Exercise description: Quote every one of the entries below word for word, from the first through the last.
======== Records supplied
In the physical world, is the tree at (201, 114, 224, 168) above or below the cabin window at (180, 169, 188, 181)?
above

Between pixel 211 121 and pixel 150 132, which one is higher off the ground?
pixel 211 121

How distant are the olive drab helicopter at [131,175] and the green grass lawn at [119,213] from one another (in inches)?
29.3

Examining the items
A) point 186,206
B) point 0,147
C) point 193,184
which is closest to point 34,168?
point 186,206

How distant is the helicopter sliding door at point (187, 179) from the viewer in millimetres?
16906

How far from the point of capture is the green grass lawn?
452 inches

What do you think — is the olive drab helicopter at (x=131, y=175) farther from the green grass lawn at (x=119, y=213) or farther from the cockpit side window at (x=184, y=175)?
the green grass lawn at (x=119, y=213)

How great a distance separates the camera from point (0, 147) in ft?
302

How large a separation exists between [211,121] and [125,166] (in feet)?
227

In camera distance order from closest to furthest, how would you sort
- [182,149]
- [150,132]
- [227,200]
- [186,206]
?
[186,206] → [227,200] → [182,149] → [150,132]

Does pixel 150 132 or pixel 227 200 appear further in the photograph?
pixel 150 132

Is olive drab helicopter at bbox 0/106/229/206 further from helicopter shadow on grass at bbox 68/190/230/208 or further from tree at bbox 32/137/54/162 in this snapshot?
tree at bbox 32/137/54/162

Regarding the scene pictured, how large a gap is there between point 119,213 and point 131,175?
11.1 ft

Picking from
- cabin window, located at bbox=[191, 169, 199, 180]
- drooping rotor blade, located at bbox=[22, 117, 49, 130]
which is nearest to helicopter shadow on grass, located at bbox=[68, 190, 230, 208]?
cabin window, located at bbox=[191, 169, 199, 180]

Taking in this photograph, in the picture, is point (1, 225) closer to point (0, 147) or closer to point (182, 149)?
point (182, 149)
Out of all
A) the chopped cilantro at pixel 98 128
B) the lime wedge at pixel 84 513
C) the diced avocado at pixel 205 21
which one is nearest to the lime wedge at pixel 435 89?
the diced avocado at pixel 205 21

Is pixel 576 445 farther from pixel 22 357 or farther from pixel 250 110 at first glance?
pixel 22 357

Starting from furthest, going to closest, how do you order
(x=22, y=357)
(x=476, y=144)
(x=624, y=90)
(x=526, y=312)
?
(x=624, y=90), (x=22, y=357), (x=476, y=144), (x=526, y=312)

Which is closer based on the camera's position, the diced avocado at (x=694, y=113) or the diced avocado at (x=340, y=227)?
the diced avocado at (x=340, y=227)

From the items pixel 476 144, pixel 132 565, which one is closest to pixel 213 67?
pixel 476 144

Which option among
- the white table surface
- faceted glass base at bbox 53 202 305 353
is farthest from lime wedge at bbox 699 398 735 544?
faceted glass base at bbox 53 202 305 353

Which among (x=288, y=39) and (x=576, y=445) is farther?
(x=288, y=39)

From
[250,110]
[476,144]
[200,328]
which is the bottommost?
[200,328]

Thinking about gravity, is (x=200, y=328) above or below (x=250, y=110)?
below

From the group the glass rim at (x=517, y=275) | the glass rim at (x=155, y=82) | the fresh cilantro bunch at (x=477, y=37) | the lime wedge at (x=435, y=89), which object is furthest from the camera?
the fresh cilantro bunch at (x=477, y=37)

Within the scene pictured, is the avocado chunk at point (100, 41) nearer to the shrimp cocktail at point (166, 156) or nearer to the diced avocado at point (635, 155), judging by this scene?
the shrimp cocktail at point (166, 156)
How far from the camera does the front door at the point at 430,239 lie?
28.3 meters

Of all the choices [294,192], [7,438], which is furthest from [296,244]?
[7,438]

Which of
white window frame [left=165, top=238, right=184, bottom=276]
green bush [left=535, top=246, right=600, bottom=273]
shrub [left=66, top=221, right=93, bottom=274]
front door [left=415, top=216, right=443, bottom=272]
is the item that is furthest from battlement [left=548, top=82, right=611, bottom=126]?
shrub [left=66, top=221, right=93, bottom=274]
================
Task answer:
In the physical world, is the tree at (201, 114, 224, 168) above or below the cabin window at (180, 169, 188, 181)?
above

Between pixel 211 121 and pixel 150 132, which one is higher off the ground?
pixel 211 121

How distant are the olive drab helicopter at [131,175] and the green grass lawn at [119,213] from one another (in inches)?
29.3

Examining the items
A) point 186,206
B) point 0,147
C) point 193,184
which is closest to point 34,168?
point 186,206

How distant is the helicopter sliding door at point (187, 179) from the viewer in millimetres?
16906

How far from the point of capture is the green grass lawn?
452 inches

What do you think — is the olive drab helicopter at (x=131, y=175) farther from the green grass lawn at (x=119, y=213) or farther from the cockpit side window at (x=184, y=175)?
the green grass lawn at (x=119, y=213)

How great a distance separates the camera from point (0, 147) in ft?
302

How large a separation exists between [211,121] and [125,166] (in feet)?
227

In camera distance order from closest to furthest, how would you sort
- [182,149]
- [150,132]
- [227,200]
- [186,206]
?
[186,206] → [227,200] → [182,149] → [150,132]

Does pixel 150 132 or pixel 227 200 appear further in the photograph?
pixel 150 132

Is olive drab helicopter at bbox 0/106/229/206 further from helicopter shadow on grass at bbox 68/190/230/208 or further from tree at bbox 32/137/54/162 in this snapshot?
tree at bbox 32/137/54/162

Regarding the scene pictured, how large a gap is there between point 119,213 and point 131,175?
11.1 ft

Picking from
- cabin window, located at bbox=[191, 169, 199, 180]
- drooping rotor blade, located at bbox=[22, 117, 49, 130]
which is nearest to helicopter shadow on grass, located at bbox=[68, 190, 230, 208]?
cabin window, located at bbox=[191, 169, 199, 180]

Taking in this photograph, in the picture, is point (1, 225) closer to point (0, 147) or closer to point (182, 149)?
point (182, 149)
Out of all
A) the chopped cilantro at pixel 98 128
B) the lime wedge at pixel 84 513
C) the diced avocado at pixel 205 21
which one is nearest to the lime wedge at pixel 435 89?
the diced avocado at pixel 205 21

Is pixel 576 445 farther from pixel 22 357 or farther from pixel 250 110 at first glance?
pixel 22 357

Starting from furthest, going to closest, how do you order
(x=22, y=357)
(x=476, y=144)
(x=624, y=90)
(x=526, y=312)
?
(x=624, y=90), (x=22, y=357), (x=476, y=144), (x=526, y=312)

Which is closer based on the camera's position, the diced avocado at (x=694, y=113) or the diced avocado at (x=340, y=227)?
the diced avocado at (x=340, y=227)

From the items pixel 476 144, pixel 132 565, which one is closest to pixel 213 67?
pixel 476 144

Which option among
- the white table surface
- faceted glass base at bbox 53 202 305 353
is farthest from lime wedge at bbox 699 398 735 544?
faceted glass base at bbox 53 202 305 353

Which among (x=288, y=39) and (x=576, y=445) is farther?
(x=288, y=39)

From
[250,110]
[476,144]
[200,328]
which is the bottommost?
[200,328]

Thinking about gravity, is (x=200, y=328) above or below (x=250, y=110)?
below

From the group the glass rim at (x=517, y=275) | the glass rim at (x=155, y=82) | the fresh cilantro bunch at (x=477, y=37) | the lime wedge at (x=435, y=89), which object is furthest from the camera?
the fresh cilantro bunch at (x=477, y=37)

Within the scene pictured, is the avocado chunk at point (100, 41) nearer to the shrimp cocktail at point (166, 156) or nearer to the diced avocado at point (635, 155), judging by this scene?
the shrimp cocktail at point (166, 156)
How far from the camera does the front door at the point at 430,239 lie?
28.3 meters

Of all the choices [294,192], [7,438], which is furthest from [296,244]?
[7,438]

Which of
white window frame [left=165, top=238, right=184, bottom=276]
green bush [left=535, top=246, right=600, bottom=273]
shrub [left=66, top=221, right=93, bottom=274]
front door [left=415, top=216, right=443, bottom=272]
is the item that is furthest from battlement [left=548, top=82, right=611, bottom=126]?
shrub [left=66, top=221, right=93, bottom=274]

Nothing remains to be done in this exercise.